Tonight I gave a talk at the Northwest Coaches Association meeting in Portland (2 hours from here). It is a perfect venue for selling and marketing my coaching and training services. However, I was more interested in talking about my life experience and just being who I am in life. At this point of middle age (I'll be 54 this weekend) I'm tired of trying to be things other than who I am or trying to perform the way that a public presenter "should" be. It is so much effort. There is a quote from William James that comes to mind:

"I am done with great things and big plans, great institutions and big success. I am for those tiny, invisible, loving, human forces that work from individual to individual, creeping through the crannies of the world like so many rootlets, or like the capillary oozing of water, which, if given time, will rend the hardest monuments of pride."

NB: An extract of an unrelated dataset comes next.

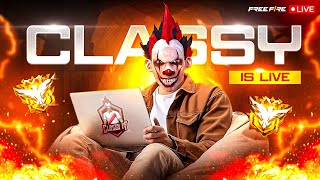 Getting Older , Getting Better 💀 Aao Matchmaking Kro 😈 Classy Live 👽 #freefirelive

I find that I am more interested in photographing the small things- the patterns up close rather than the big landscapes. I've come to the end of many weekends being occupied and a week in California to help some people build a retreat cabin. On my way there I wrote the following in my journal while parked at Scott Mountain Summit in the Siskiyous:
"...snow thinly covers pine and cedar. the redness and gray manzanita etch lines in the forest. a jay calls and there is the persistent mid-tone background of wind accompanying the stillness and the percussive beat of water droplets striking stone and needles. the Pacific Crest Trail is a quilt of orange pine needles and s sugar coating of snow.

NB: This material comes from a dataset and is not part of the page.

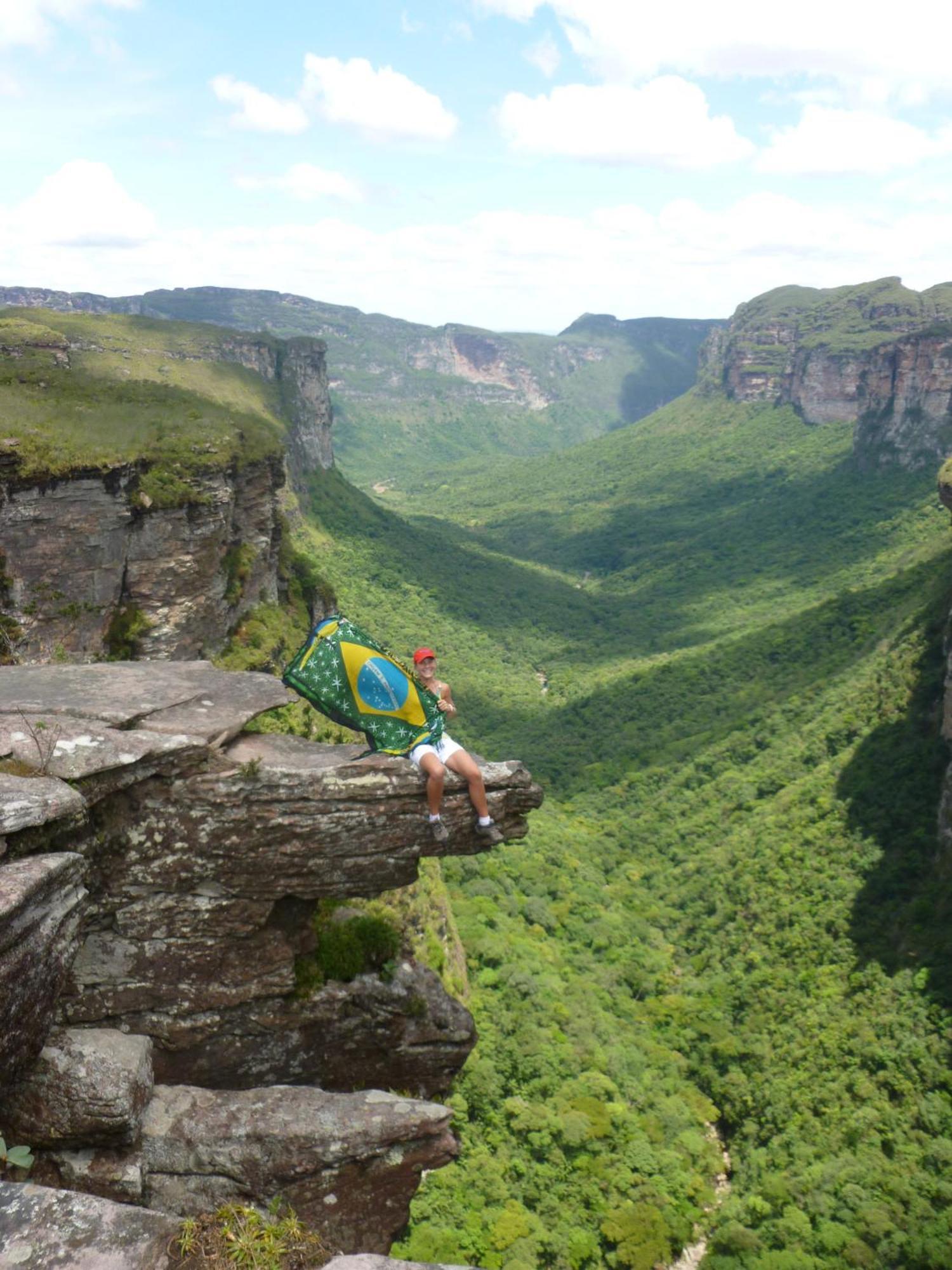 Chapada Backpackers Hostel Agencia 렝소이스 외부 사진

"... I see and think of the writing and how I experience the snow through the lens of Gore Vidal talking to me from his book (on CD in the truck), Point to Point Navigation. His words, viewpoint, become the filter, it becomes the dictionary and grammar text from which these words flow onto paper. Just as he states how life is forever shaped by cinema... that people live life based on the images of cinema. I enter into the Trinity drainage, to a place where direct experience of the moment is deified and enthroned. It is the experience of warmth, smell, sounds, and images based on my years and years of experience driving over this summit. It is not just the experience of this present moment. It is tempered by my feeling for wilderness; sculpted and edited by my world of wilderness. The PCT summons from the dead my relationship with Bellingham Billy and the many experiences with first snowfall. The sounds of my boots crunching and the sight of my boot imprints are filtered through my emotions about past adventures. This is not like a child's first experience of snow but through the experiences of a lifetime..."

I'm back, it is late. May your journeys be fruitful.